L’artista del Papa: «Il mio presepe per Francesco»

Franco Mancuso ha realizzato una natività in terracotta policroma per il pontefice. Nella Fuga in Egitto anche una barca piena di migranti

Un presepe varesino per Papa Francesco: è quello di Franco Mancuso, membro del Circolo degli Artisti di Varese, che glielo porterà di persona il 9 dicembre, consegnandolo durante una delle consuete udienze del mercoledì.Diciassette pezzi in terracotta policroma, nati dalle mani di Mancuso e usciti dalle Fornaci di Cunardo dei fratelli Robustelli, un punto di riferimento per gli artisti che vogliono lavorare con questo materiale particolarmente espressivo. «Al Papa il mio lavoro è piaciuto – dice Mancuso ancora incredulo – perché racconta la realtà di oggi.
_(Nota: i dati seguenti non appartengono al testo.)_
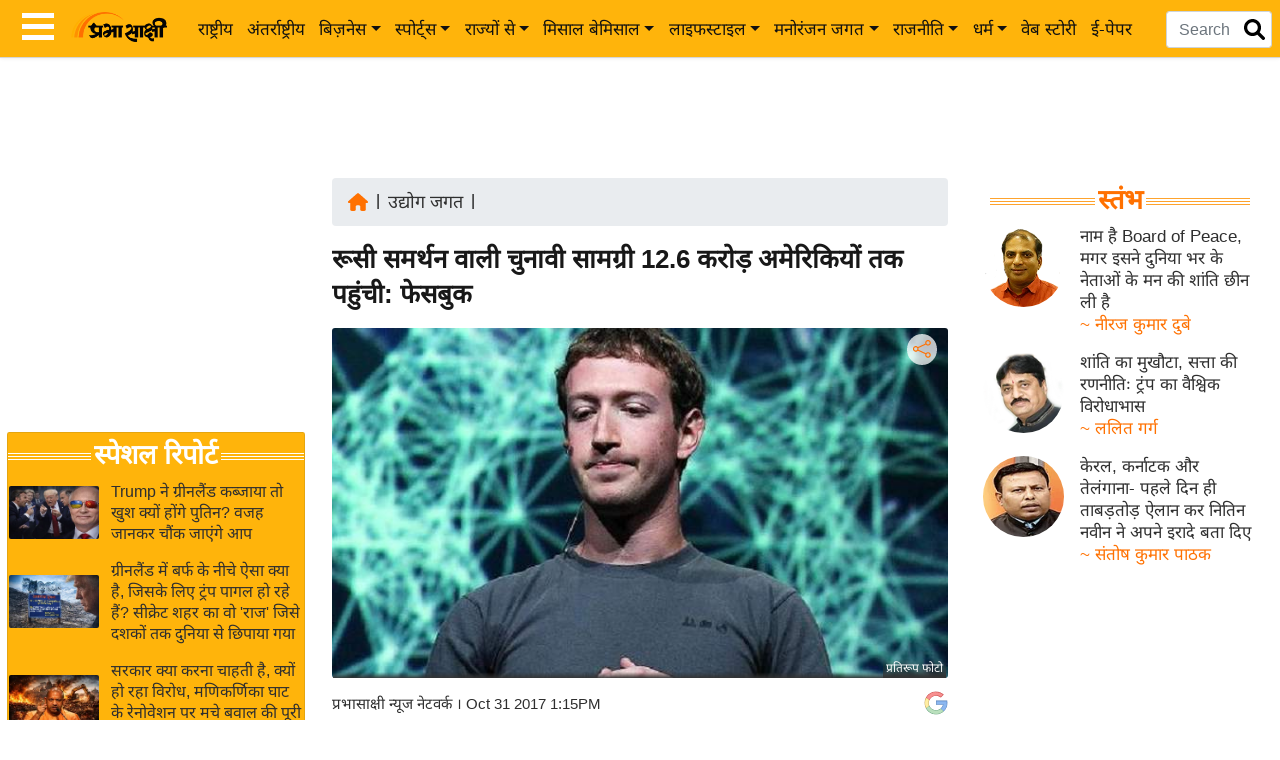

--- FILE ---
content_type: text/html; charset=utf-8
request_url: https://www.google.com/recaptcha/api2/aframe
body_size: 150
content:
<!DOCTYPE HTML><html><head><meta http-equiv="content-type" content="text/html; charset=UTF-8"></head><body><script nonce="m6sdW4fFNHwTen_XprraxA">/** Anti-fraud and anti-abuse applications only. See google.com/recaptcha */ try{var clients={'sodar':'https://pagead2.googlesyndication.com/pagead/sodar?'};window.addEventListener("message",function(a){try{if(a.source===window.parent){var b=JSON.parse(a.data);var c=clients[b['id']];if(c){var d=document.createElement('img');d.src=c+b['params']+'&rc='+(localStorage.getItem("rc::a")?sessionStorage.getItem("rc::b"):"");window.document.body.appendChild(d);sessionStorage.setItem("rc::e",parseInt(sessionStorage.getItem("rc::e")||0)+1);localStorage.setItem("rc::h",'1769145019511');}}}catch(b){}});window.parent.postMessage("_grecaptcha_ready", "*");}catch(b){}</script></body></html>

--- FILE ---
content_type: application/javascript; charset=utf-8
request_url: https://fundingchoicesmessages.google.com/f/AGSKWxXhdWF8zgv-SkIV-oWEDGVomQr_m2aymnDoLEEoahhhDBodWADD7k2Qk02Qs2ADteyTITiFc8Ma2AJibpfR8EHuS0F-g8ySy7H8cP0qJ4zXyqPUXEV5eRi68KeWEmpg8EzbpSqva4wavgmVNWh3pZ4Ju1URq8GRUTKcnc9lPHeDyPWjSq0l2IjGJYcw/_/banners/468?ad_width=_companionad./ad2_/ad300x250.
body_size: -1290
content:
window['ee08e541-866f-4910-8925-1366aab5192c'] = true;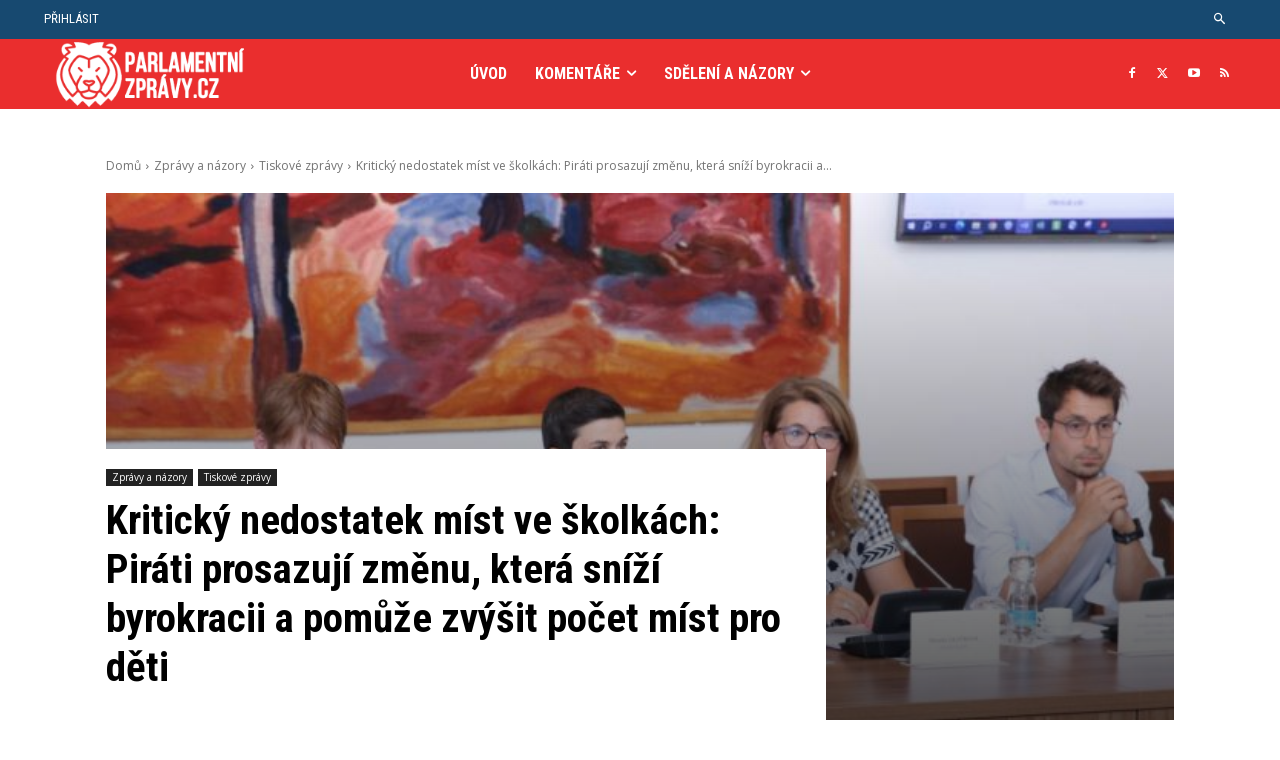

--- FILE ---
content_type: text/html; charset=UTF-8
request_url: https://www.parlamentnizpravy.cz/wp-admin/admin-ajax.php?td_theme_name=Newspaper&v=12.7.4
body_size: -127
content:
{"3793":118}

--- FILE ---
content_type: text/html; charset=utf-8
request_url: https://www.google.com/recaptcha/api2/aframe
body_size: 202
content:
<!DOCTYPE HTML><html><head><meta http-equiv="content-type" content="text/html; charset=UTF-8"></head><body><script nonce="S4iXro6k8aou9BflIagxCg">/** Anti-fraud and anti-abuse applications only. See google.com/recaptcha */ try{var clients={'sodar':'https://pagead2.googlesyndication.com/pagead/sodar?'};window.addEventListener("message",function(a){try{if(a.source===window.parent){var b=JSON.parse(a.data);var c=clients[b['id']];if(c){var d=document.createElement('img');d.src=c+b['params']+'&rc='+(localStorage.getItem("rc::a")?sessionStorage.getItem("rc::b"):"");window.document.body.appendChild(d);sessionStorage.setItem("rc::e",parseInt(sessionStorage.getItem("rc::e")||0)+1);localStorage.setItem("rc::h",'1769894384187');}}}catch(b){}});window.parent.postMessage("_grecaptcha_ready", "*");}catch(b){}</script></body></html>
Parlo dei migranti, un argomento che il pontefice ha a cuore». L’opera è stata presentata ieri nell’aula magna dell’Insubria, in via Ravasi, durante un’anteprima riservata all’Uni3, che dedicava la lezione all’arte portata avanti dalle donne. Ma il protagonista è stato il presepe di Mancuso, che lo ha diviso in tre scene: Annunciazione, Natività e Fuga in Egitto. Le statuine hanno le dimensioni dei classici presepi napoletani, ma

non sono realizzate con lo stesso realismo. Sembrano fatte di nebbia, le forme umane si indovinano, e insieme non lasciano spazio a dubbi: Gesù Bambino, la Madonna e San Giuseppe sono circondati da un’umanità disperata e in viaggio verso un posto in cui vivere. «Ho rappresentato la realtà – spiega Mancuso – l’Annunciazione, ad esempio, non è avvenuta sotto le cupole dorate dipinte dai grandi artisti del passato. Maria ha appreso di essere la madre di Dio in mezzo alla povera gente, ai disperati». Non solo: nella Fuga in Egitto Mancuso ha inserito una carretta del mare. «Una barca piena di migranti, e anche una famiglia distrutta dal dolore, con la madre che sorregge in grembo uno dei suoi figli, morto nel viaggio». È proprio questo ad aver convinto prima il Prefetto della Casa Pontificia e poi lo stesso Pontefice, spiega Mancuso: l’aver rappresentato la Sacra Famiglia per quello che è stata davvero.